Reading passage —
════════════════

Experience the Danger and Chaos in World War II Holland -- New Memoir Recalls Author's Personal Experiences Living Under Nazi Rule


SAN LUIS OBISPO, Calif., Sept. 18, 2008 (GLOBE NEWSWIRE) -- A Point of Reference, a new book released through Xlibris, explores a young Dutch girl's perspective of the Nazi occupation of Holland during Word War II. In her memoir Elsa M. van der Laaken relives the WWII years in The Hague, Holland where she was born in 1936. She was almost four years old when Hitler's war machines attacked the neutral country like "thieves in the night" and the Nazi High Command decided to settle in her city. The act of war shattered the stability of the van der Laaken household. Her Dutch father, in Queen Wilhelmina's service, had his job put on hold when a German lawyer took charge of all the Royal properties. Her German mother became suddenly "the enemy" in the eyes of the angry Dutch in the neighborhood. The family lived in a house that came with her father's job at the Royal stables. Her father agreed to be the driver for the German lawyer while both parents secretly helped the Dutch resistance. They continued to live in the Royal Stables' house under Nazi scrutiny.

From the start of the war in 1940, the complex events that surround the young girl, and the reaction of her parents, become a point of reference and form her insight. The child's view of a loving and safe environment in Old World Europe depict family members, their kitchens, food and the community spirit when the family pig is slaughtered, lovingly. These events are in sharp contrast with the Nazi Doctrines that affected her life during the war years. Readers will learn about the secret radio and the uplifting effect Churchill's war speeches had on the family, also about the "divers," the hiding people who passed through her house. They will feel the fear when a fired V2 rocket returns from where it came and when a Nazi soldier blocks her way home from school. Much is revealed when she grips her father's hand when they enter "the lion's den," a famous restaurant taken over by the Nazis.

The experience of the tale is told through the eyes of a child, and is in this way fresh and void of prejudice. The book observes Elsa's loyalty to her parents and the resourcefulness of the latter. Survival was incredibly difficult during the winter of 1945 when people in the west of Holland had to survive on 340 calories per day. The cruelty of the Nazi regime reached a peak in her young life when her cousin was executed one month before liberation. This tragic event is followed by the joyous accounts of "Operation Manna-Chowhound," the U.S.A. ordered food-droppings over the starving west of Holland, and finally freedom. The epilogue describes the years following the liberation by the Allied soldiers. Although it took until 1950 to sort out who and what had been good or evil in Holland during the chaotic war years, there was a fair outcome concerning the fortunes of the van der Laaken family. Her experiences point to the ingenuity of the human spirit in troubled times -- from her father's conversion of a bicycle into a press that extracted oil from rape-seed, to the grating of white sugar beets as a sugar replacement.

════════════════

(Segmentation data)

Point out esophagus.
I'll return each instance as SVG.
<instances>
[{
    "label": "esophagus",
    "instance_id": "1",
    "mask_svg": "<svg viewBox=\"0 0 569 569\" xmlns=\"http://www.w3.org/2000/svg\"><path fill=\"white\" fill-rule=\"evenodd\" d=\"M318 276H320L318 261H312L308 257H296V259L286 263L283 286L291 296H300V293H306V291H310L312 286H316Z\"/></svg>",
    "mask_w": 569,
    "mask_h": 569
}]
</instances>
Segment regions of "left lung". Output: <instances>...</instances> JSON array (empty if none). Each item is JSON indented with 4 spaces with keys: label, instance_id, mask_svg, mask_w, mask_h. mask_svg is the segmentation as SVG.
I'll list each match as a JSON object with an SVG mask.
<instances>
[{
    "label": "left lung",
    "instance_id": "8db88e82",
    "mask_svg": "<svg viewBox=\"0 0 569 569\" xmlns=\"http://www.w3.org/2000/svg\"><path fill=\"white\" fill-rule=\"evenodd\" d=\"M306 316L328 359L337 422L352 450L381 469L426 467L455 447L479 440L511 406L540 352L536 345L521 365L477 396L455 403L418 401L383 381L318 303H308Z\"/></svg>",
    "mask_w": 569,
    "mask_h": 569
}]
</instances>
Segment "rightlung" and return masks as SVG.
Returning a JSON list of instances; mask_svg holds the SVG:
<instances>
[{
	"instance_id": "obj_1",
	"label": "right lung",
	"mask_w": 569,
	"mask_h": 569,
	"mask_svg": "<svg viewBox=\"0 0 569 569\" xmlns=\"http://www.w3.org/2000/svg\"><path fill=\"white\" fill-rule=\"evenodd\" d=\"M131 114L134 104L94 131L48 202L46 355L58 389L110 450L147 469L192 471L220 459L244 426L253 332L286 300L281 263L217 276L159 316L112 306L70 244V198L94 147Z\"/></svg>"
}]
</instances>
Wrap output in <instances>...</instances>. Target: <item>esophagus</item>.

════════════════

Written problem A — From the press release about the World War II memoir, extract word for word the part that opens with the words containing "From the start" and closes with "by the Nazis.".
Written problem B — List every year mentioned in the press release about the World War II memoir, in the order they first appear.
Written problem C — Proceed with the press release about the World War II memoir, writing on from its final sentence.
The segmentation data is not needed here.

Written reply A —
From the start of the war in 1940, the complex events that surround the young girl, and the reaction of her parents, become a point of reference and form her insight. The child's view of a loving and safe environment in Old World Europe depict family members, their kitchens, food and the community spirit when the family pig is slaughtered, lovingly. These events are in sharp contrast with the Nazi Doctrines that affected her life during the war years. Readers will learn about the secret radio and the uplifting effect Churchill's war speeches had on the family, also about the "divers," the hiding people who passed through her house. They will feel the fear when a fired V2 rocket returns from where it came and when a Nazi soldier blocks her way home from school. Much is revealed when she grips her father's hand when they enter "the lion's den," a famous restaurant taken over by the Nazis.

Written reply B — 2008, 1936, 1940, 1945, 1950

Written reply C —
Van der Laaken depicts the Nazi occupiers with insight, noting that many of them were anonymous pawns in a game of global dominance. Upon receiving the gift of an egg from a friendly Nazi soldier, her mother astutely noted that war affects everyone involved, stating, "Some soldiers are just country boys who had to leave home too soon." Indeed being a German married to a Dutchman gives the author's mother a layer of added gravitas that makes the story more poignant, and illustrates that making the choice between right and wrong is not something that should be guided by nationality, religion, or political affiliation, but by the moral high ground. As a peer of van der Laaken wrote, "it's easy for us, not having faced a real war in our adult lives, to forget how horrible life is for everyone...and easy to forget how wonderful our lives are because of it." Van der Laaken's powerful novel underscores this point with stunning and uncanny accuracy.

About the Author

Elsa M. van der Laaken grew up in The Hague, Holland where the Nazi High Command settled during WWII. Born in 1936 to a German mother and a Dutch father, who worked for Queen Wilhelmina during the war, she observed her family's precarious situation while living in a Nazi-occupied building called The Royal Stables as both her parents helped the Dutch resistance.

She left Holland at age twenty-two, married and lived in various countries where her professional life focussed on Teaching English as a Second Language. Her desire to write never wavered and over the years she preserved boxes full of memoirs, articles and personal notes. In 1994 she graduated from Vermont College after studying psychology and creative writing while still teaching in Brazil. After a period of intensive research in Holland, she moved in 1995 to California where her children and grandchildren live.


         A Point of Reference * by Elsa M. van der Laaken
                 Publication Date: May 7, 2002
 Trade Paperback; $18.69; 232 pages; 1-4010-3150-1; 978-1-4010-3150-3
 Cloth Hardback; $28.79; 232 pages; 1-4010-3151-X; 978-1-4010-3151-0

To request a complimentary paperback review copy, contact the publisher at (888) 795-4274 x. 7479. Tear sheets may be sent by regular or electronic mail to Marketing Services. To purchase copies of the book for resale, please fax Xlibris at (610) 915-0294 or call (888) 795-4274 x.7876.

Xlibris books can be purchased at Xlibris bookstore. For more information, contact Xlibris at (888) 795-4274 or on the web at www.Xlibris.com.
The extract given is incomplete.